Every user-visible semantic is unchanged: per-actor FIFO, single-threaded execution, `PreStart` / `PostStop` contract, reentrancy, panic recovery, and supervision all hold — the three-state `Idle` / `Scheduled` / `Processing` CAS on each PID enforces the single-consumer invariant the mailbox contract depends on. See [Dispatcher Pool](/architecture/dispatcher-pool) for the full design.

## Why `any` instead of `proto.Message` (v4)?

v4 allows any type as actor messages. Benefits:

* **Flexibility** — Plain Go structs, protobuf, or custom types
* **Simplicity** — No mandatory .proto definitions for simple cases
* **CBOR** — Efficient serialization for arbitrary Go types

ProtoSerializer remains the default for protobuf messages. CBOR and custom serializers extend the set of supported
types.

## Why a custom TCP frame protocol?

GoAkt uses length-prefixed binary frames over TCP instead of gRPC:

* **Low overhead** — No HTTP/2, HPACK, or stream multiplexing
* **Control** — Connection pools, compression, buffer pooling tuned for actor traffic
* **Fewer dependencies** — Leaner than gRPC

## Why Olric for cluster state?

Cluster state (actor/grain placement) needs replication. Olric provides:

* **Embedded** — No external database
* **Distributed hash map** — Configurable quorum for consistency
* **Memberlist** — Same membership layer as the cluster

## Why CRDTs in addition to Olric?

Actor and grain **registry** entries are strongly consistent via Olric quorums. **Application data** that must stay available under partition and merge without a single writer uses **CRDTs** in the `crdt` package, replicated by a dedicated **Replicator** actor. Deltas fan out over the existing topic bus—separate concern from registry reads and writes. See [Distributed data](/advanced/distributed-data).

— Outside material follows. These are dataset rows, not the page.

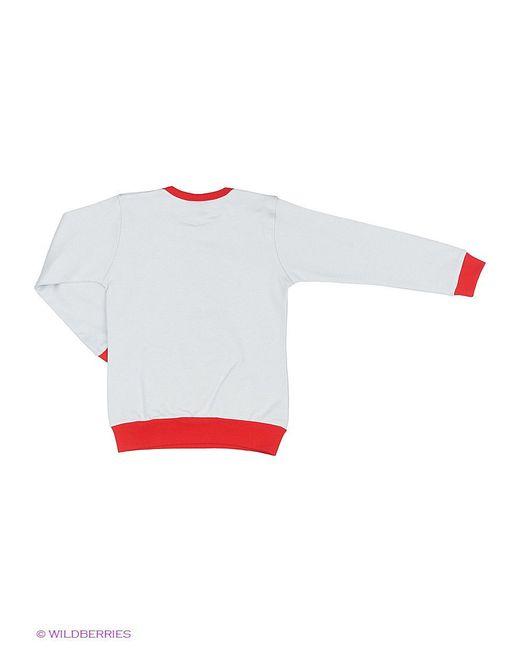 Комплекты Одежды ROLY POLY                                                                                                              серый цвет
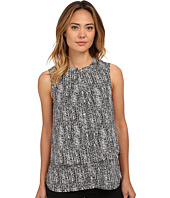 Calvin Klein - Printed Double Layer Button Front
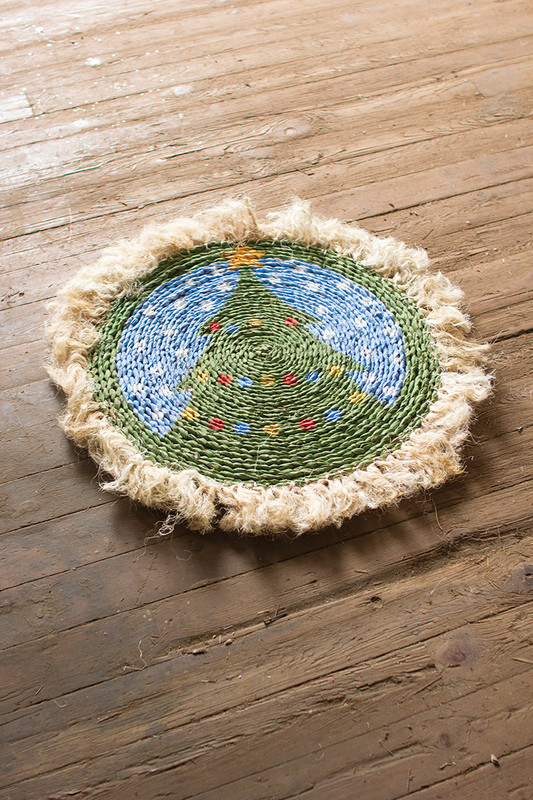 SEAGRASS TREE RUG WITH SISAL BORDER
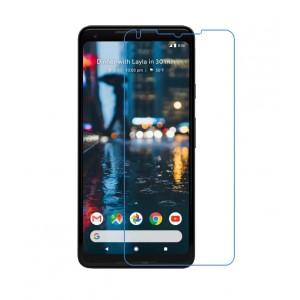 Защитная пленка для Google Pixel 2 XL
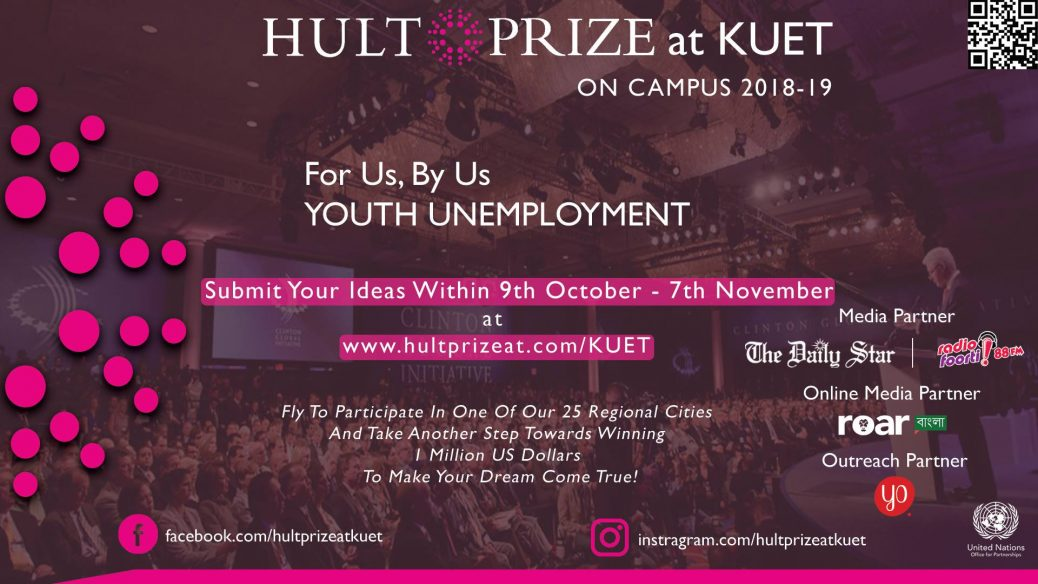 Hult Prize at KUET - 1,000,000 US DOLLAR for the Champion Team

## Why reactive streams on top of actors?

The `stream` package composes **Source → Flow → Sink** graphs that materialize as **actors per stage**, inheriting supervision, lifecycle, and **demand-driven backpressure** instead of unbounded queues. Streams are optional; they do not replace Tell/Ask. See [Streams](/advanced/streams).

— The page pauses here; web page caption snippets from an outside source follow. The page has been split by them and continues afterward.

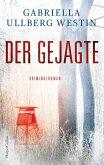 Der Gejagte / Kommissar Johan Rokka Bd.4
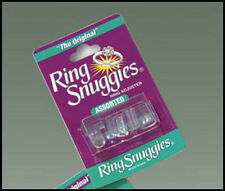 El Original Anillo snugs snuggies anillo tamaño Reductores ajustadores 2mm-6mm Marca Top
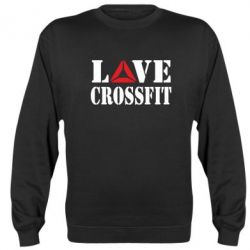 Реглан (свитшот) Love CrossFit - FatLine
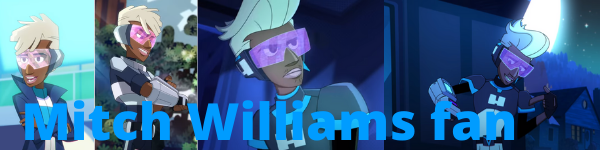 Mitch Williams fan banner by NightFury125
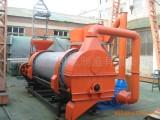,河南郑州瑞恒机械设备厂供应生物有机肥烘干机转筒烘干机等设备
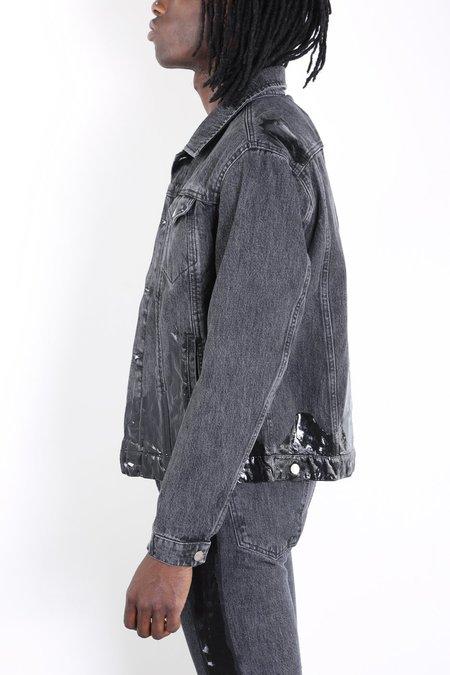 Misbhv Wet Print Denim Jacket - Black Washed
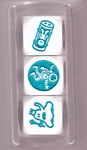 Board Game: Rory's Story Cubes: Intergalactic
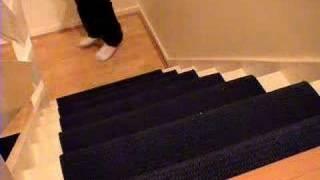 Ninja Tricks at Home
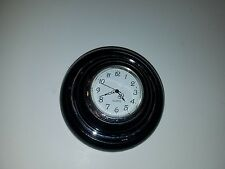 Vintage Vw volkswagen bug oval window bus black steering wheel horn button clock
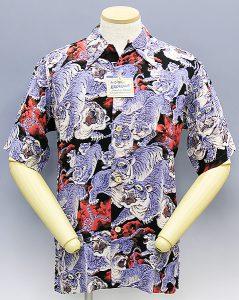Sunsurf special aloha shirt Hyakutora1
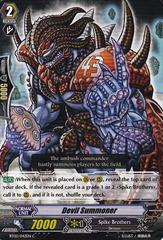 Devil Summoner - BT02/042EN - C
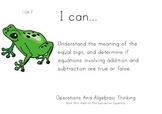 Rainforest Kids Theme 1st grade math Common Core Posters first Grade Standards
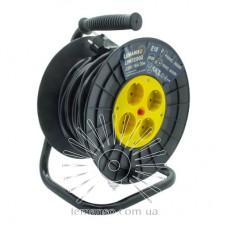 Удлинитель-катушка LMK72002 4 гнезда 20м 16A с/з Lemanso защита от перегрузки, макс нагр 800-3000Вт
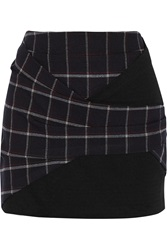 Thakoon Jersey Paneled Plaid Twill Mini Skirt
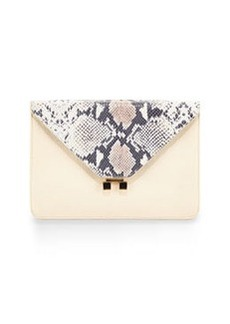 Etienne Aigner Forester Snake-Embossed Leather Envelope Clutch, Ivory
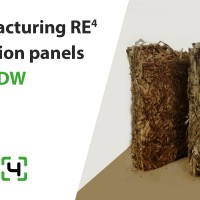 RE4 Insulating Panels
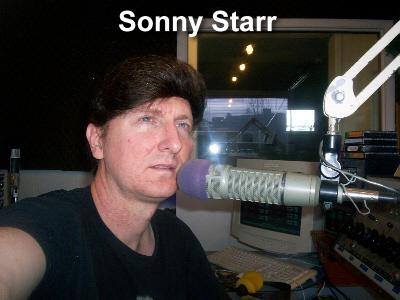 Sonnystudio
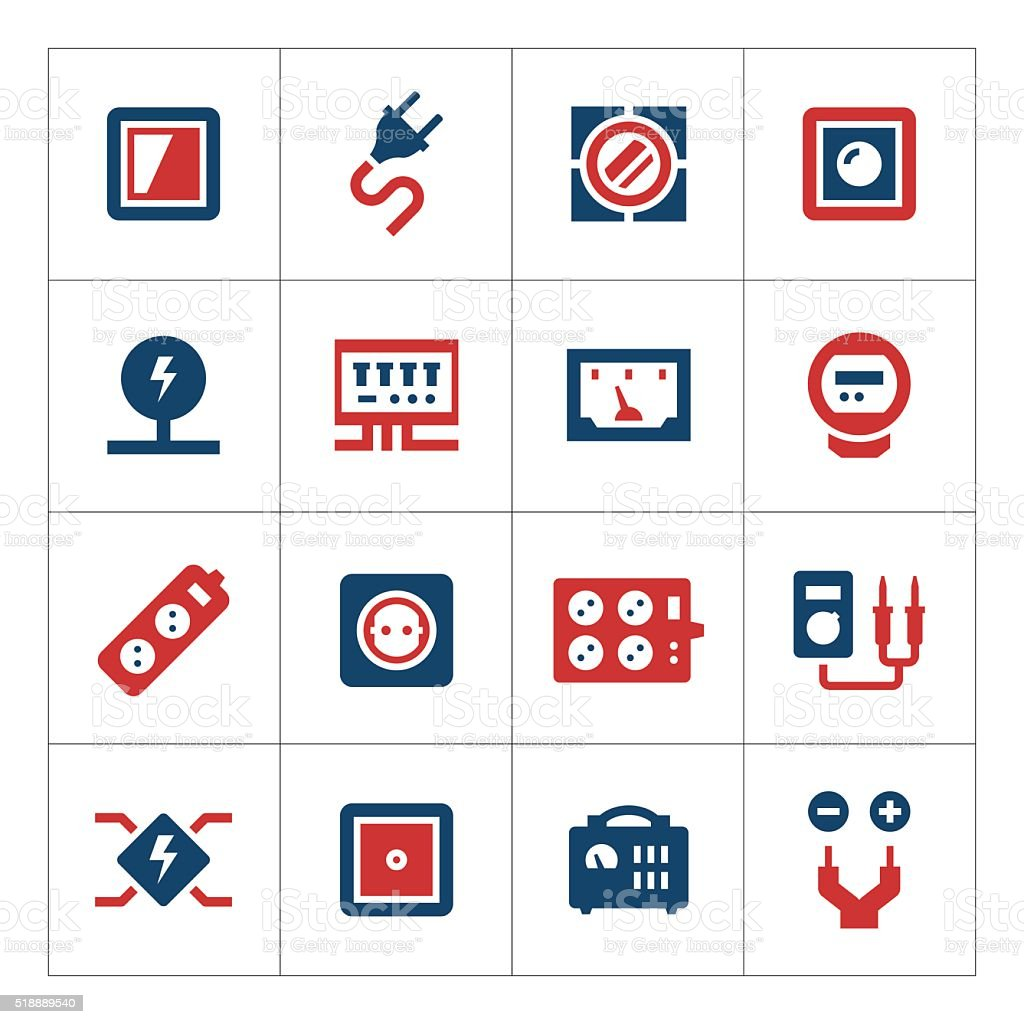 Set color icons of electricity vector art illustration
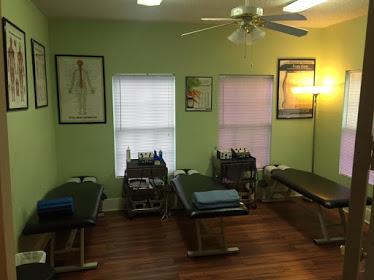 Peak Healthcare and Rehab LLP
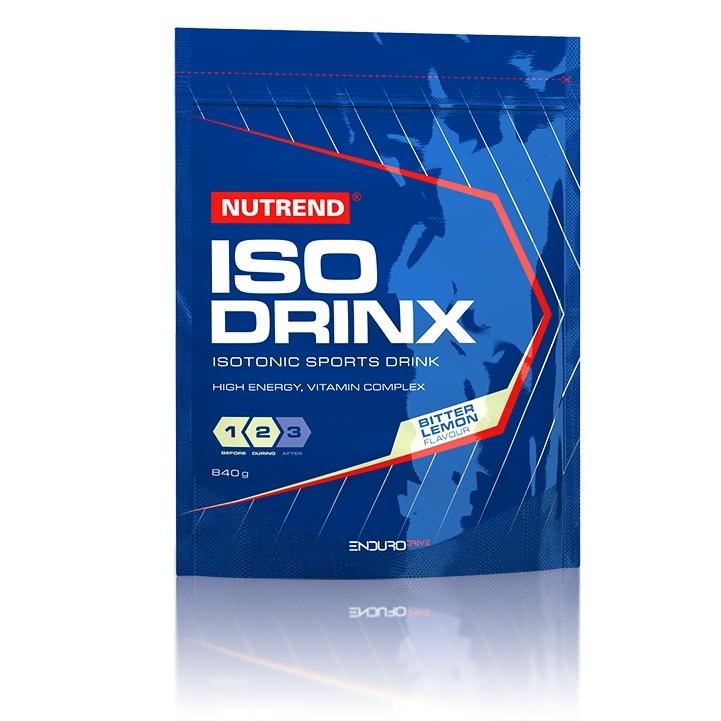Isodrinx Nutrend 840 g bitter lemon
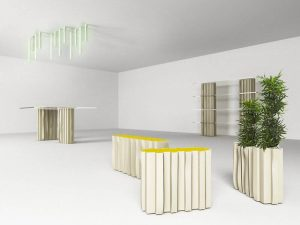 3DiTALY's shops traditionally focus on sustainable and natural furniture (image: 3DiTALY)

## Why a tree-based actor hierarchy?

Mirrors Erlang/OTP and Akka:

* **Lifecycle ordering** — Stopping a parent stops descendants first (depth-first)
* **Scoped supervision** — Parent defines failure policy for children
* **Namespacing** — Addresses reflect tree path; no name collisions

## Why separate Actor and Grain?

* **Actors** — Explicit spawn/stop; caller controls lifecycle. Best for services and infrastructure.
* **Grains** — Identity-addressed; framework manages activation and passivation. Best for entity-per-identity patterns.

Both share the same runtime; choose based on use case.